Le Bûcheron et la Mort


 
Le dos chargé de bois et le corps tout en eau,
Un pauvre bûcheron, dans l’extrême vieillesse,
Marchait en haletant de peine et de détresse ;
Enfin, las de souffrir, jetant là son fardeau,
Plutôt que de s’en voir accablé de nouveau,
Il souhaite la Mort et cent fois il l’appelle.
La Mort vient à la fin : « Que veux-tu ? cria-t-elle,
— Qui moi ? dit-il alors, prompt à se corriger,
          Que tu m’aides à me charger. »
 

Commentaire (s)
Déposé par Christian le 20 février 2012 à 18h12

Cf. de Jean-Baptiste Rousseau : Fable d’Ésope

Le malheur vainement à la mort nous dispose.
On la brave de loin ; de près, c’est autre chose.
Un pauvre Bûcheron de mal exténué,
Chargé d’ans et d’ennuis, de forces dénué,
Jetant bas son fardeau, maudissait ses souffrances,
Et mettait dans la Mort toutes ses espérances.
Il l’appelle ; elle vient. Que veux-tu, Villageois ?
Ah, dit-il, viens m’aider à recharger mon bois.
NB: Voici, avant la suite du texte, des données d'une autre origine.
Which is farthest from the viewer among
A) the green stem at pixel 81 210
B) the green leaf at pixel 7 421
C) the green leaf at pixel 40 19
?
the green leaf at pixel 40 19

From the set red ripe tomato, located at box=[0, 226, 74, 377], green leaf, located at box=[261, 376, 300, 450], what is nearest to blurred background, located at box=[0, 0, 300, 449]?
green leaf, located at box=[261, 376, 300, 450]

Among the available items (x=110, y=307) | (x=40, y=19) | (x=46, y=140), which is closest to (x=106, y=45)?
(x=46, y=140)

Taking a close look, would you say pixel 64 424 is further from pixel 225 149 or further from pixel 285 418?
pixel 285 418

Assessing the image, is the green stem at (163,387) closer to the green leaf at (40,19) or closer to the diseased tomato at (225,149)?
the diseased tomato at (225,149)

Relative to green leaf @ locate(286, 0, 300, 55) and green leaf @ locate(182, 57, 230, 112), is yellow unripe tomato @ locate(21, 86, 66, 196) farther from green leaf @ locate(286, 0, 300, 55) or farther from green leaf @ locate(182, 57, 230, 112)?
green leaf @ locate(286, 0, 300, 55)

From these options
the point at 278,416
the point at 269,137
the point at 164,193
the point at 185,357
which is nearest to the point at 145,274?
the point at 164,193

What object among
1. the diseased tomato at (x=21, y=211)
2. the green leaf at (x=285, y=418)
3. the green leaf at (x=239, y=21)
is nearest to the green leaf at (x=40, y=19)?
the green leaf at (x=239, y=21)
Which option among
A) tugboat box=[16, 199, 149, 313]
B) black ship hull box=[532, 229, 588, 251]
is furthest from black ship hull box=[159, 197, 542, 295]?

et bien sûr La Fontaine : La Mort et le Bûcheron

Un pauvre Bûcheron, tout couvert de ramée,
Sous le faix du fagot aussi bien que des ans
Gémissant et courbé, marchait à pas pesants,
Et tâchait de gagner sa chaumine enfumée.
Enfin, n’en pouvant plus d’effort et de douleur,
Il met bas son fagot, il songe à son malheur,
Quel plaisir a-t-il eu depuis qu’il est au monde ?
En est-il un plus pauvre en la machine ronde ?
Point de pain quelquefois, et jamais de repos.
Sa femme, ses enfants, les soldats, les impôts,
            Le créancier et la corvée
Lui font d’un malheureux la peinture achevée.
Il appelle la Mort. Elle vient sans tarder,
            Lui demander ce qu’il faut faire.
            « C’est, dit-il, afin de m’aider
À recharger ce bois ; tu ne tarderas guère. »

            Le trépas vient tout guérir ;
            Mais ne bougeons d’où nous sommes :
            Plutôt souffrir que mourir,  
            C’est la devise des hommes.